Records of spatial reasoning questions
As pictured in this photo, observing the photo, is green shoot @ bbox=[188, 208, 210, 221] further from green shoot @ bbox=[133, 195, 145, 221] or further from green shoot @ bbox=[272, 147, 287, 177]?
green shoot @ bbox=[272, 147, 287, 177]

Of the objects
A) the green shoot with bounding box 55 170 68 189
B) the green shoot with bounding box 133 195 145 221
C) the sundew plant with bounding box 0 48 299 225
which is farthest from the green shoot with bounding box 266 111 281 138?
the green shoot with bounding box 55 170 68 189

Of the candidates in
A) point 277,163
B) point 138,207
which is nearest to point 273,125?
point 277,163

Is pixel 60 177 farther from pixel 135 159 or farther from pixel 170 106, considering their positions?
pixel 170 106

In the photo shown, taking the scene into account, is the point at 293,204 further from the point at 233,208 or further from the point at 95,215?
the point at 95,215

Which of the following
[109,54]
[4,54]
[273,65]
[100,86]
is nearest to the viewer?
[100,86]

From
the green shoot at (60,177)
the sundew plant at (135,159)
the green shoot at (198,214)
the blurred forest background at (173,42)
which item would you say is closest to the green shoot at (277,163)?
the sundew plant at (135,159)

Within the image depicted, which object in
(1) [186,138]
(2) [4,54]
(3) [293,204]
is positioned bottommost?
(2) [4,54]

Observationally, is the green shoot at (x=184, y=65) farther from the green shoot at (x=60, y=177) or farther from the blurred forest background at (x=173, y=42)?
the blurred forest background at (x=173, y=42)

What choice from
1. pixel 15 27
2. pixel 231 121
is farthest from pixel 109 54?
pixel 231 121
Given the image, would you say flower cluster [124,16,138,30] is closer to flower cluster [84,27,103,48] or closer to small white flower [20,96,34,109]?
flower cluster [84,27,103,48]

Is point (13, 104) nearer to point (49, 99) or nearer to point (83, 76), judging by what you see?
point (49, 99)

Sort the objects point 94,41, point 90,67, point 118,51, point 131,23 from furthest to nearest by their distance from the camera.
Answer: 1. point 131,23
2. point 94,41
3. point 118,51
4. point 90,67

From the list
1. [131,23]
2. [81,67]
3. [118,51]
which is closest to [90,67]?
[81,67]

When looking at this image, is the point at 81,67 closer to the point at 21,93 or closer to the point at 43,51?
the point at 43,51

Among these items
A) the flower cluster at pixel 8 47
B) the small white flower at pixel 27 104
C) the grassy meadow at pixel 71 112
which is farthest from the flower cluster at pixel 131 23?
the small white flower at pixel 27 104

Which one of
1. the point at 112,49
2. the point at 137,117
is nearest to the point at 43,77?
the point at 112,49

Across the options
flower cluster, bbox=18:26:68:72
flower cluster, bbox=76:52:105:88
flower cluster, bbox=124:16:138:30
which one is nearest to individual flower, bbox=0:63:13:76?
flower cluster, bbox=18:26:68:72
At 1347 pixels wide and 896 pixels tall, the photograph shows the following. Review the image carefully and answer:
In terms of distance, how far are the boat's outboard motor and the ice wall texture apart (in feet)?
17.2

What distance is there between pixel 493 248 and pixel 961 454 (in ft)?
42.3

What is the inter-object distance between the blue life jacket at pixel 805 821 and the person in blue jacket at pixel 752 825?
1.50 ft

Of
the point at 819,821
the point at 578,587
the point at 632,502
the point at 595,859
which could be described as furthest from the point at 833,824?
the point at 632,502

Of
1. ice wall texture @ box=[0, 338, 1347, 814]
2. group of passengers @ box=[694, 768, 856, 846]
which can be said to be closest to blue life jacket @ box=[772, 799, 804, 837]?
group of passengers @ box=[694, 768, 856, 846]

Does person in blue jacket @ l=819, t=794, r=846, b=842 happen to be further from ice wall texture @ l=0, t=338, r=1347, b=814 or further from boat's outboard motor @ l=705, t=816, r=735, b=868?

INSTRUCTION -> Take the listing above and set it down exactly.

ANSWER ->
As pictured in this photo, observing the photo, is green shoot @ bbox=[188, 208, 210, 221] further from green shoot @ bbox=[133, 195, 145, 221] or further from green shoot @ bbox=[272, 147, 287, 177]?
green shoot @ bbox=[272, 147, 287, 177]

Of the objects
A) the green shoot with bounding box 55 170 68 189
B) the green shoot with bounding box 133 195 145 221
C) the sundew plant with bounding box 0 48 299 225
which is farthest from the green shoot with bounding box 266 111 281 138?
the green shoot with bounding box 55 170 68 189

Of the candidates in
A) point 277,163
B) point 138,207
which is nearest to point 273,125?
point 277,163

Is pixel 60 177 farther from pixel 135 159 or farther from pixel 170 106, considering their positions?
pixel 170 106

In the photo shown, taking the scene into account, is the point at 293,204 further from the point at 233,208 or further from the point at 95,215?
the point at 95,215

Which of the following
[109,54]
[4,54]
[273,65]
[100,86]
is nearest to the viewer?
[100,86]

From
the green shoot at (60,177)
the sundew plant at (135,159)
the green shoot at (198,214)
the blurred forest background at (173,42)
which item would you say is closest to the green shoot at (277,163)?
the sundew plant at (135,159)

Within the image depicted, which object in
(1) [186,138]
(2) [4,54]
(3) [293,204]
is positioned bottommost?
(2) [4,54]

Observationally, is the green shoot at (x=184, y=65) farther from the green shoot at (x=60, y=177) or farther from the blurred forest background at (x=173, y=42)?
the blurred forest background at (x=173, y=42)

What choice from
1. pixel 15 27
2. pixel 231 121
is farthest from pixel 109 54?
pixel 231 121
Given the image, would you say flower cluster [124,16,138,30] is closer to flower cluster [84,27,103,48] or closer to small white flower [20,96,34,109]?
flower cluster [84,27,103,48]

Is point (13, 104) nearer to point (49, 99) or nearer to point (83, 76), judging by what you see?
point (49, 99)

Sort the objects point 94,41, point 90,67, point 118,51, point 131,23 from furthest to nearest by their distance from the camera.
Answer: 1. point 131,23
2. point 94,41
3. point 118,51
4. point 90,67

From the list
1. [131,23]
2. [81,67]
3. [118,51]
which is closest to [90,67]?
[81,67]

When looking at this image, is the point at 81,67 closer to the point at 21,93 or closer to the point at 43,51?
the point at 43,51

Among these items
A) the flower cluster at pixel 8 47
B) the small white flower at pixel 27 104
C) the grassy meadow at pixel 71 112
which is farthest from the flower cluster at pixel 131 23?
the small white flower at pixel 27 104

Which one of
1. the point at 112,49
2. the point at 137,117
is nearest to the point at 43,77?
the point at 112,49

Across the options
flower cluster, bbox=18:26:68:72
flower cluster, bbox=76:52:105:88
flower cluster, bbox=124:16:138:30
which one is nearest to individual flower, bbox=0:63:13:76?
flower cluster, bbox=18:26:68:72
At 1347 pixels wide and 896 pixels tall, the photograph shows the following. Review the image carefully and answer:
In terms of distance, how far are the boat's outboard motor and the ice wall texture apart (in feet)?
17.2

What distance is there between pixel 493 248 and pixel 961 454 (in ft)?
42.3

What is the inter-object distance between the blue life jacket at pixel 805 821 and the person in blue jacket at pixel 752 825?
1.50 ft

Of
the point at 819,821
the point at 578,587
the point at 632,502
the point at 595,859
which could be described as furthest from the point at 833,824?
the point at 632,502

Of
1. ice wall texture @ box=[0, 338, 1347, 814]
2. group of passengers @ box=[694, 768, 856, 846]
which can be said to be closest to blue life jacket @ box=[772, 799, 804, 837]?
group of passengers @ box=[694, 768, 856, 846]

Does person in blue jacket @ l=819, t=794, r=846, b=842 happen to be further from ice wall texture @ l=0, t=338, r=1347, b=814 or further from boat's outboard motor @ l=705, t=816, r=735, b=868?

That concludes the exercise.